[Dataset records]
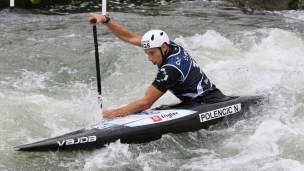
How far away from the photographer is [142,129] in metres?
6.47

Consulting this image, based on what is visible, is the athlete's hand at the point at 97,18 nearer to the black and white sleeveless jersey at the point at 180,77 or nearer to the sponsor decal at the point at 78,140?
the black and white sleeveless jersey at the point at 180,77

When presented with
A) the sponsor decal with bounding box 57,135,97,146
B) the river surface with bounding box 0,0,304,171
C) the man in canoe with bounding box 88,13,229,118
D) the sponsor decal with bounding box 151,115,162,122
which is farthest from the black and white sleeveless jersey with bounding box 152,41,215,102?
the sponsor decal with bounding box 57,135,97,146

--

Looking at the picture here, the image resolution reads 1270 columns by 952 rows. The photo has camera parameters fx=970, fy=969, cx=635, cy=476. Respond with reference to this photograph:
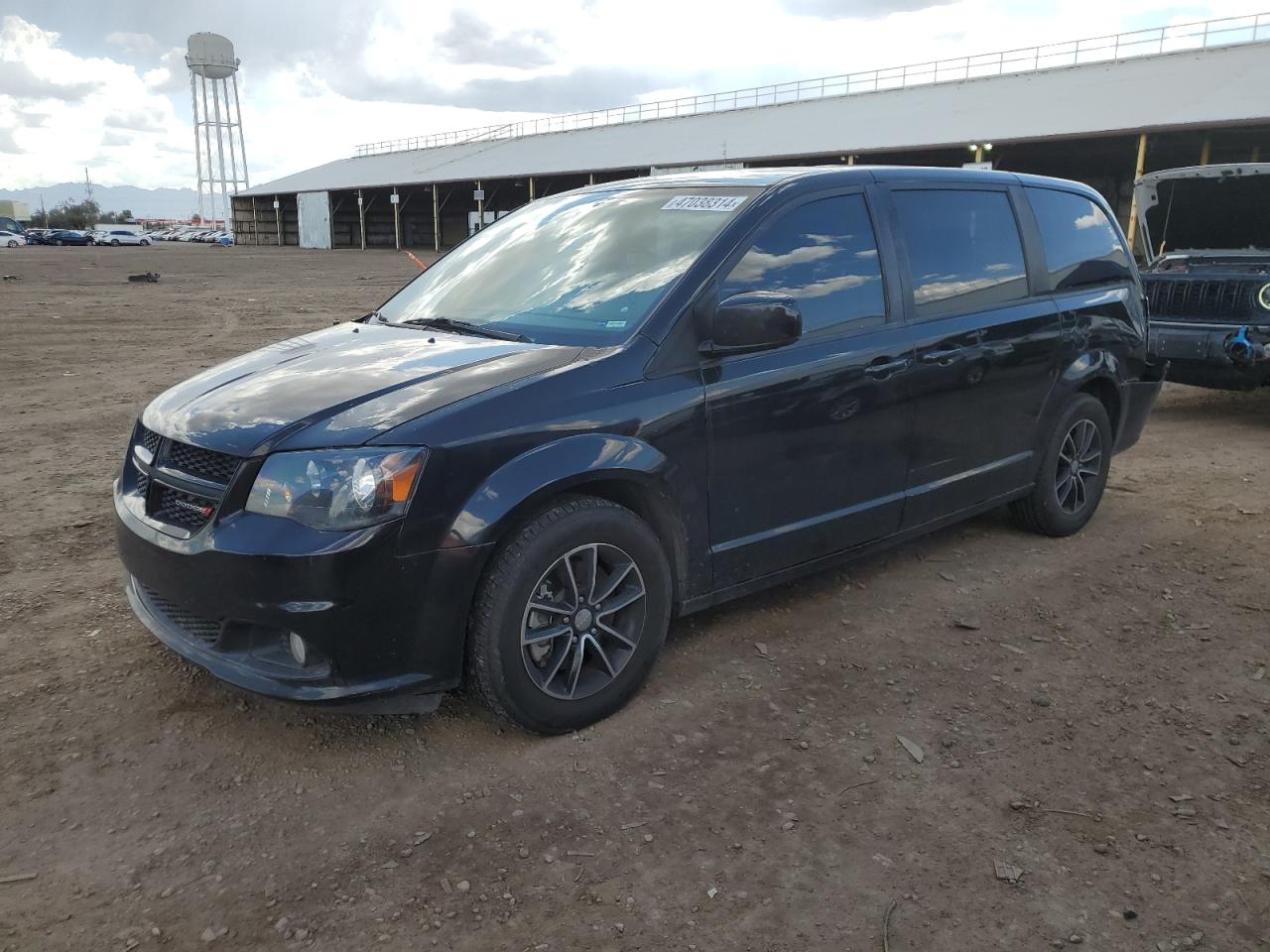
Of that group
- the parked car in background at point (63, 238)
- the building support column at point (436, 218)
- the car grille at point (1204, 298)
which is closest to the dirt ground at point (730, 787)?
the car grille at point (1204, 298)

## What to do:
Count the lines of the items that contain the string "sponsor", matching case exactly. Reply with the number only.

## Exercise response:
4